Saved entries
# # #

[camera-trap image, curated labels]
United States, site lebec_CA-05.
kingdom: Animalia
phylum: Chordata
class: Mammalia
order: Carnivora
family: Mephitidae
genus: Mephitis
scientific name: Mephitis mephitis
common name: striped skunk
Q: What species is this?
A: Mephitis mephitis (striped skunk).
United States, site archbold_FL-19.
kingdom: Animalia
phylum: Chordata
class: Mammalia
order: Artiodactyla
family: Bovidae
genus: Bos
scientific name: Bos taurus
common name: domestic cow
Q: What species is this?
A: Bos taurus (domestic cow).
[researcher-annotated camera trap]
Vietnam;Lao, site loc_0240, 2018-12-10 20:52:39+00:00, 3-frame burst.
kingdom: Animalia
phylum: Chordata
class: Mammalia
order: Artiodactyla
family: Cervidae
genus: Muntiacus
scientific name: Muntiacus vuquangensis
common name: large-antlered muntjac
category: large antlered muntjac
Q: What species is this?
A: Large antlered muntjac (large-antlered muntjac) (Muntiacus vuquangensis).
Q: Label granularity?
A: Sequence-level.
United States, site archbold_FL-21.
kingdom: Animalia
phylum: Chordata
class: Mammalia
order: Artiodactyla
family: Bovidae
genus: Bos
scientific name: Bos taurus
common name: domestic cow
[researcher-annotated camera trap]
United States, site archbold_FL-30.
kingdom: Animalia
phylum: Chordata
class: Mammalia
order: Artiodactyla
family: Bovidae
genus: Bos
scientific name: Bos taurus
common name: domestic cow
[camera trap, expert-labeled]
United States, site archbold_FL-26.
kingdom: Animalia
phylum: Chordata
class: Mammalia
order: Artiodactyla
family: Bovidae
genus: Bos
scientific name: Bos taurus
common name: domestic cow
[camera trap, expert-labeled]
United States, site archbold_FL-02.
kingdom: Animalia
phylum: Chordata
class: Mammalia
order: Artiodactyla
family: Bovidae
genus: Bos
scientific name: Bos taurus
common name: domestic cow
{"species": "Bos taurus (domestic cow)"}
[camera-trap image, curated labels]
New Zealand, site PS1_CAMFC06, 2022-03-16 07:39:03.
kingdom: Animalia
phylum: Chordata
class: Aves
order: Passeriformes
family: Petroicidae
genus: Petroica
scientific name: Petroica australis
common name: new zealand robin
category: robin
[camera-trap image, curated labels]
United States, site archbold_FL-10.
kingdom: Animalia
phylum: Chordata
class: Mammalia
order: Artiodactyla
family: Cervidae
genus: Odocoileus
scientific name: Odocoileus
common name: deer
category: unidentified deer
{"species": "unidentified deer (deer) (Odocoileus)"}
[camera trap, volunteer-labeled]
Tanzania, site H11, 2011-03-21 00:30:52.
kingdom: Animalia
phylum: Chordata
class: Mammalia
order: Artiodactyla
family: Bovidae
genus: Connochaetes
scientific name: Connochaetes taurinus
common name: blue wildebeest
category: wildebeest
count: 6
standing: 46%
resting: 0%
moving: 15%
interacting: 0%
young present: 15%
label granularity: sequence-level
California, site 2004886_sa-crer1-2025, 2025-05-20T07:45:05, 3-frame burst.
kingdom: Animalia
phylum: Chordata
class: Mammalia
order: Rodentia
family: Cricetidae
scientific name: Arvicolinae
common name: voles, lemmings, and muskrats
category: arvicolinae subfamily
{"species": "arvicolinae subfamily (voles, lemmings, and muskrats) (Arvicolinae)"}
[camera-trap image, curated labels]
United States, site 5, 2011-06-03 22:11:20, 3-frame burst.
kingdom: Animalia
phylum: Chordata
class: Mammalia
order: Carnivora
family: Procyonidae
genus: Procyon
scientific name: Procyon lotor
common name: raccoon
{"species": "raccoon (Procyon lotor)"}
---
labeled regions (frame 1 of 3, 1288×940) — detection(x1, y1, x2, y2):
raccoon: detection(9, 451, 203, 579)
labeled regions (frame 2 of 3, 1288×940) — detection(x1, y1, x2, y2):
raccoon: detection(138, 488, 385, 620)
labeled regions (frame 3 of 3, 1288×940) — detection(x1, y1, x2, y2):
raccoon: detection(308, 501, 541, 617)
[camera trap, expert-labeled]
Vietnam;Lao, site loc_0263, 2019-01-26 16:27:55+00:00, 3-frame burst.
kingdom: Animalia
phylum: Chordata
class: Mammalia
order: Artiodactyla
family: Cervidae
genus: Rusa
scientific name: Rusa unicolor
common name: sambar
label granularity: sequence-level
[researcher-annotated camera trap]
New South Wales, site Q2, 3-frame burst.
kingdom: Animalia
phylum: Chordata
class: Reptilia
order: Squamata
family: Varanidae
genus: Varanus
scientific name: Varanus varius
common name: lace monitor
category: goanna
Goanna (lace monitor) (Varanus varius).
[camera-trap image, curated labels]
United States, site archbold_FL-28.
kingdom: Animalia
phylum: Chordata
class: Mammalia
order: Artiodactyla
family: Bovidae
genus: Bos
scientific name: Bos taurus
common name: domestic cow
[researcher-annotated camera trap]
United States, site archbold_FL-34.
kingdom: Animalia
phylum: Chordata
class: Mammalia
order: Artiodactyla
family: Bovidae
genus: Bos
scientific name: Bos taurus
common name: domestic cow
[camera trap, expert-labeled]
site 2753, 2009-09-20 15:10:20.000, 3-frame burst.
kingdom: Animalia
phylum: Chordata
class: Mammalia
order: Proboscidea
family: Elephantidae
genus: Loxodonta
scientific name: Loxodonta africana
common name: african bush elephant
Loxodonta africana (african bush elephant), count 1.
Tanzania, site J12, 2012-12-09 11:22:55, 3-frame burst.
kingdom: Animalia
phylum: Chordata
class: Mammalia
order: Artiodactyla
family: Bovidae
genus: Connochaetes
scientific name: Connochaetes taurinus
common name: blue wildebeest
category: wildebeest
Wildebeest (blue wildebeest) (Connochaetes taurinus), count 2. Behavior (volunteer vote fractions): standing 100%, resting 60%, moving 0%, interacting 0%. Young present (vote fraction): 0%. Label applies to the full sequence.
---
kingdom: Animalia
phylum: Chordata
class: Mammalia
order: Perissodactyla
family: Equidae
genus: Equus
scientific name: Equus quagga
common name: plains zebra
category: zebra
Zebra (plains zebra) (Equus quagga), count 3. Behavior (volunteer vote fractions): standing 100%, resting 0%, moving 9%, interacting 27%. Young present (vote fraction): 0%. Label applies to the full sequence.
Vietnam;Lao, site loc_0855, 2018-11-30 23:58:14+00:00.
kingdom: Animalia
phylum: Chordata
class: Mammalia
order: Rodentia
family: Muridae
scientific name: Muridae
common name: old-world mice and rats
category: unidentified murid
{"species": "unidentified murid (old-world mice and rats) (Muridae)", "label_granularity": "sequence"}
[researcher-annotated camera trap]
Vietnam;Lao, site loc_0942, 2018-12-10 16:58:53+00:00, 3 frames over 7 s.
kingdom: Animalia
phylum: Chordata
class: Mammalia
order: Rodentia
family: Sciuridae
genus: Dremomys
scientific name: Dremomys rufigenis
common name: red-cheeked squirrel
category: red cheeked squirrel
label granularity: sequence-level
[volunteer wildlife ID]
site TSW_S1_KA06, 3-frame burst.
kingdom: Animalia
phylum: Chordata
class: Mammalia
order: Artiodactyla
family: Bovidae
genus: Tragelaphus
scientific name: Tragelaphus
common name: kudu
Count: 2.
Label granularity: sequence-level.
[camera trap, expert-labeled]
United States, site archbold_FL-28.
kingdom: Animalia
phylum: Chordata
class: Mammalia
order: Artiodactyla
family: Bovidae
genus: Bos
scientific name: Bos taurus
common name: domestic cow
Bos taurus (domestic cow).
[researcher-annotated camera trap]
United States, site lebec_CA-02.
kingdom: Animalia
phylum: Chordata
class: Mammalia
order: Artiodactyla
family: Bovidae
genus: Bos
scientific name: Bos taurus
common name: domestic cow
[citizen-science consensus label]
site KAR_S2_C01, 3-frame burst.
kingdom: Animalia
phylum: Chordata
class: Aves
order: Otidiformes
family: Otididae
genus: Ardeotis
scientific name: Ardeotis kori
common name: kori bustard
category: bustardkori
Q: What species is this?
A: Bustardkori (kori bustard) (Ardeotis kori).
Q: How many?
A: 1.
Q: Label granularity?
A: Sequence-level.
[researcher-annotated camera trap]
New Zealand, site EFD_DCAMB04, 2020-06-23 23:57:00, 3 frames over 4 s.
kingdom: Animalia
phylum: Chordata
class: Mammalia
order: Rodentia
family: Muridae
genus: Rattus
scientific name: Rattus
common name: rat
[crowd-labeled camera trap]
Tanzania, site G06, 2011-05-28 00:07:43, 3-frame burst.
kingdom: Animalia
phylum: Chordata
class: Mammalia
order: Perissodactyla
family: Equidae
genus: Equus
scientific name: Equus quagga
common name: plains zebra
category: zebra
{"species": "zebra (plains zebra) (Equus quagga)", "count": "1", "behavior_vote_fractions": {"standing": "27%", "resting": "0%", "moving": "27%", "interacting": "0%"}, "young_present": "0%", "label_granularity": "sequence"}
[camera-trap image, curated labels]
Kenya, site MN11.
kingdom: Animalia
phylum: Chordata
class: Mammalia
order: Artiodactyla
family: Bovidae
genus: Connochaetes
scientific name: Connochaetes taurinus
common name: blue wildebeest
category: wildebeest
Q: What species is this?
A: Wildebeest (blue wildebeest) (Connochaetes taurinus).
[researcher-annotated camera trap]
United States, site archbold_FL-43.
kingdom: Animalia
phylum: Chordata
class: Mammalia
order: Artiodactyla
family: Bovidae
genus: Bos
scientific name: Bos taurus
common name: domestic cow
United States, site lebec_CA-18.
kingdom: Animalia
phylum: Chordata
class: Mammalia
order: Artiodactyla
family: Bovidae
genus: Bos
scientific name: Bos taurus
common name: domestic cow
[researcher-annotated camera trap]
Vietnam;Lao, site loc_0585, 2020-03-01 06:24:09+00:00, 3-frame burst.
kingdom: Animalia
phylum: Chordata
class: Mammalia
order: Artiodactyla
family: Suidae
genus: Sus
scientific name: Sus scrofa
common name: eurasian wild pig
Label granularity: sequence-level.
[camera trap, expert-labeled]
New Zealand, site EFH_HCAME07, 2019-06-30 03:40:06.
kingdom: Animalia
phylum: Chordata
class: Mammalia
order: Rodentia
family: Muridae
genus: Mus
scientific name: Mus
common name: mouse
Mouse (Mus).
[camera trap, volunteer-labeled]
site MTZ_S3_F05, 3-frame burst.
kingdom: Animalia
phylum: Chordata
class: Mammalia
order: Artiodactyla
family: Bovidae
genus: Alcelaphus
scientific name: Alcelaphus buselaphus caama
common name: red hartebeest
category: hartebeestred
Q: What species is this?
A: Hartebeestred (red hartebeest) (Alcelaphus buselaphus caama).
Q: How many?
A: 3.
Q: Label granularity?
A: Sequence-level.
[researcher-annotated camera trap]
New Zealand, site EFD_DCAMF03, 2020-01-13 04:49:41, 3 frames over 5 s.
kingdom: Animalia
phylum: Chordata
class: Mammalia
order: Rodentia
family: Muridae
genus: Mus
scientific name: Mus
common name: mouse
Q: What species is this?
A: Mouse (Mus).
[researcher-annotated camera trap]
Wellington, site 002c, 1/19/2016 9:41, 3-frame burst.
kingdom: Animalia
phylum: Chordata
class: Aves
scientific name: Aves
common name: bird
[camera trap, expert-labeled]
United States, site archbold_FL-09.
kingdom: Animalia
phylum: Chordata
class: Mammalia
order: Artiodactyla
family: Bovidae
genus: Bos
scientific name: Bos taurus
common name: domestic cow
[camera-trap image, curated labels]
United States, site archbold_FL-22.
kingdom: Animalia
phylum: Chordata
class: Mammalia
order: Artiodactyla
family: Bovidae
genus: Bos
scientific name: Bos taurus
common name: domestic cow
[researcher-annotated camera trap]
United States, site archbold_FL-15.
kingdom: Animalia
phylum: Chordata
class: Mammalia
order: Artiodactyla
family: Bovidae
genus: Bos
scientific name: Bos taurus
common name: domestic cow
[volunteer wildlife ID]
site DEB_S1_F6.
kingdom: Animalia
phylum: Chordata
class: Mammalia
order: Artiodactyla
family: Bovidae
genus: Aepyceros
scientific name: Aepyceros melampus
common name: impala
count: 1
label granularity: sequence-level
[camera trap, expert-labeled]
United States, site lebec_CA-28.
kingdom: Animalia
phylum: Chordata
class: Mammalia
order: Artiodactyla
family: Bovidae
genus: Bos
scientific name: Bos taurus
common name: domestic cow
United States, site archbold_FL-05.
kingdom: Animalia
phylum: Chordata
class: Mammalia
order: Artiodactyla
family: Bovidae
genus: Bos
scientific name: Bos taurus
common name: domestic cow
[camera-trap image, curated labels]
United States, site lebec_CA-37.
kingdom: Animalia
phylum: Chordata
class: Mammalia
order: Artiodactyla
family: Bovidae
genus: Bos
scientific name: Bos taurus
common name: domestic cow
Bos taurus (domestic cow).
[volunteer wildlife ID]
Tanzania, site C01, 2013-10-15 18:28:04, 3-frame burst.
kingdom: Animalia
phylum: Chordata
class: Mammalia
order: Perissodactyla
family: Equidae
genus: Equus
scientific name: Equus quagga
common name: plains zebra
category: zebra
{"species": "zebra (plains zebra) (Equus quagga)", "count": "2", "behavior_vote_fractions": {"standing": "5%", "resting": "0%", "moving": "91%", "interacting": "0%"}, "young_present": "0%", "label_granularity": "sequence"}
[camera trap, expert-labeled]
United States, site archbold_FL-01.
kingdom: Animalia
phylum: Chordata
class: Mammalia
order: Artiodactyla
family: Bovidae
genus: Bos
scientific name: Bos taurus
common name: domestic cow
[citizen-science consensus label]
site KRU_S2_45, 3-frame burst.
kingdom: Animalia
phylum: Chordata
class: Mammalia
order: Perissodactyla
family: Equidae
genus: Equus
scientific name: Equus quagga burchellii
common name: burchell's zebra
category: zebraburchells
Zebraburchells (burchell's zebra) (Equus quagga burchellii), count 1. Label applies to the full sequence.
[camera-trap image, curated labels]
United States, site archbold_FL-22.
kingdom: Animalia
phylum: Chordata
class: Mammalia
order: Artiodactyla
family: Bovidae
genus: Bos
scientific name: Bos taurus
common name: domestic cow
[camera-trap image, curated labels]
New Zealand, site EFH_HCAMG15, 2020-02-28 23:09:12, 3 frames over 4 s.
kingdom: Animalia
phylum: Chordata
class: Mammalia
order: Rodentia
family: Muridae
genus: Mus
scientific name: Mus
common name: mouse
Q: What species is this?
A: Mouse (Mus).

# # #

Print exactly, and only, the lines from the line that contains "category: zebraburchells" through the last line of the records.

■ Result of the task ■
category: zebraburchells
Zebraburchells (burchell's zebra) (Equus quagga burchellii), count 1. Label applies to the full sequence.
[camera-trap image, curated labels]
United States, site archbold_FL-22.
kingdom: Animalia
phylum: Chordata
class: Mammalia
order: Artiodactyla
family: Bovidae
genus: Bos
scientific name: Bos taurus
common name: domestic cow
[camera-trap image, curated labels]
New Zealand, site EFH_HCAMG15, 2020-02-28 23:09:12, 3 frames over 4 s.
kingdom: Animalia
phylum: Chordata
class: Mammalia
order: Rodentia
family: Muridae
genus: Mus
scientific name: Mus
common name: mouse
Q: What species is this?
A: Mouse (Mus).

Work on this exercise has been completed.